Translating Lyons' comment, Brett Arends wrote at MarketWatch that "under Bisignano, the company made forecasts it could not plausibly have achieved" and that the former CEO "was chasing short-term quarterly results, not building the business."
"Did Bisignano know that Fiserv’s stock was about to tank, and ask his friend Donald Trump for a life raft?"
Lyons broke the news to investors weeks after a police pension fund sued Fiserv and Bisignano, as well as the new CEO, for "artificially inflating [Fiserv’s] growth numbers."

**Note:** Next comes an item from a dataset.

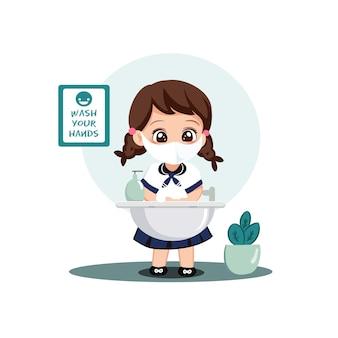 Caráter de estudantes de menina lavando as mãos com sabão sob água corrente. covid preventivo no cenário escolar.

But along with causing his former company's value to plummet, emphasized SSW president Nancy Altman on Thursday, Bisignano personally benefited from overestimating his firm's performance—selling more than three million shares after he was appointed Social Security administrator for at least $500 million.
"That sale saved him $300 million (and counting) in stock value," said Altman. "Did Bisignano know that Fiserv’s stock was about to tank, and ask his friend Donald Trump for a life raft?"
Altman demanded that Bisignano "resign immediately" from his roles at the Social Security Administration and the Internal Revenue Service, where he was also named the first-ever CEO earlier this month.
"Bisignano is in charge of the American people’s hard-earned Social Security benefits, as well as the collection of our taxes—despite his total lack of expertise, or even basic knowledge, of either," said Altman. "He infamously admitted that he had to Google ‘Social Security’ when Trump offered him the job. If he engaged in wrongdoing, the people need to know."
Altman called on the US Department of Justice and Congress to launch "immediate" investigations into Bisignano's conduct as CEO of Fiserv, but noted that with Republican allies of Trump running the government, the former executive is unlikely to be held accountable."
"The only recourse," said Altman, "is for Democrats to win control of Congress and make investigating Bisignano a top priority.”